How best to protect the arms of young pitchers is a debate that has raged in North America for years. It finally reached Japan’s shores in earnest in December, when the Niigata Prefectural High School Baseball Federation announced it would implement pitch limits during its spring tournament, the first such rule in Japan. Under the proposal, a pitcher wouldn’t be allowed to start an inning after reaching 100 pitches.
The move was met with praise from some and condemnation by others. The Japan High School Baseball Federation on Feb. 20 said it would ask the Niigata body to reconsider its decision, but agreed something must be done.
“Regardless of what happens now, we have pushed the conversation forward,” Osamu Shimada, a executive member of the Niigata federation, told Kyodo News on the same day. “We’ve advanced the hands on the clock. Getting a pitch limit is not our final goal. We are going to continue to grapple with how best to protect these children.”
While we may not know exactly how many pitches it takes before the ligaments in an arm begin to fray, it’s not hard to identify an excessive amount for young and still-developing players.
Change often comes slowly in Japan, but it needs to happen. This time, the drumbeat behind reform seems stronger than usual. On Feb. 22, the Pony League announced an 85-pitch limit for its national tournament for players in their first year of junior high. Earlier in the month, Japan Sports Agency chief Daichi Suzuki also called for pitch limits.
Yokohama BayStars slugger Yoshitomo Tsutsugo has also called for limits for younger players. In January, Tsutsugo said while playing for Japan during the World Baseball Classic in 2017, he noticed the pitchers there were protected by pitch limits, while high schoolers in Japan weren’t.
What’s important now is that the conversation doesn’t get swept under the rug and forgotten.
Pitch limits might not be the perfect answer, but restraint is far better than putting still-developing players at the high school level and below under heavier burdens than professionals.
In college basketball, when Duke freshman forward Zion Williamson injured his knee during a game against North Carolina last week, much of the resulting frenzy was about the risk to his future career.
Well, the same applies for Japanese players in junior high and high school being asked to do things grown men balk at. How many would-be promising careers have already been derailed over time because of the toll of overuse during their developmental years?

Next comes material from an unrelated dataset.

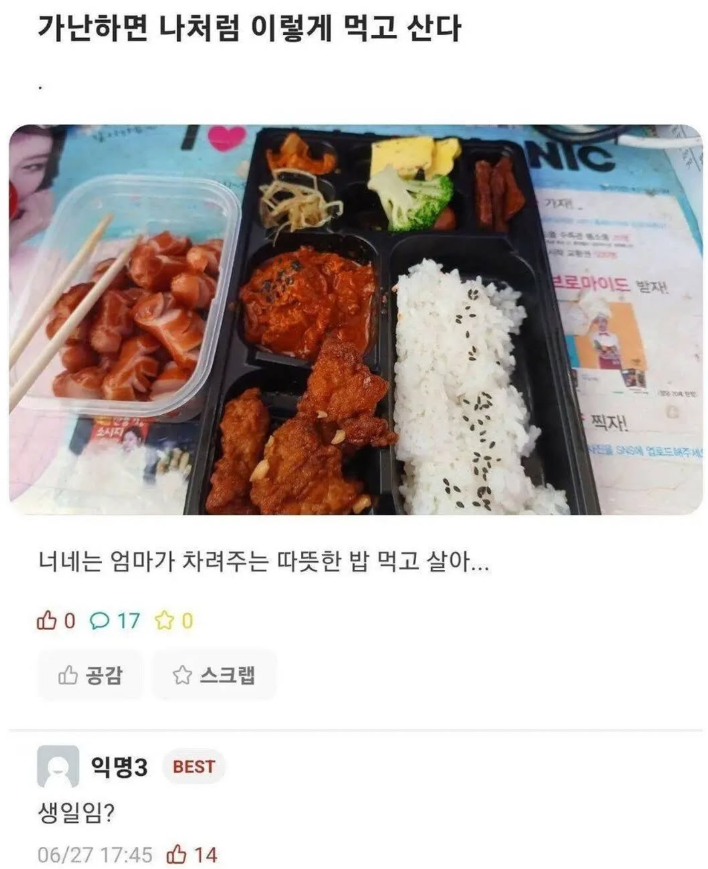 가난하면 나처럼 이렇게 먹고 산다_1.webp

From Daisuke Matsuzaka to Yuki Saito, the image of the schoolboy pitcher throwing to exhaustion has been romanticized for years in Japan. But times change, and the way Japan thinks about young pitchers must also evolve. The priority should be how best to protect the welfare of the kids playing the game, not about allowing adults to relive the glories of yesteryear.
Yoshida, like many small-school stars, was tasked with carrying the hopes of his school on his talented right arm during the 2018 Koshien tournament.
So he went to the mound every game, did his samurai pose and proceed to repeatedly hurl his arm forward with such force his hat would come flying off. He pitched and pitched and pitched until by the end there was nothing left and he was a shell of himself in the final.
We may not find out how much this cost Yoshida, who was drafted by the Hokkaido Nippon Ham Fighters, until much later. Hopefully he enjoys a healthy career.
Injuries are going to happen and there’s simply no way to prevent them all. But there are ways to lessen the risk, and hopefully that’s the ball the Niigata body got rolling in Japan in December.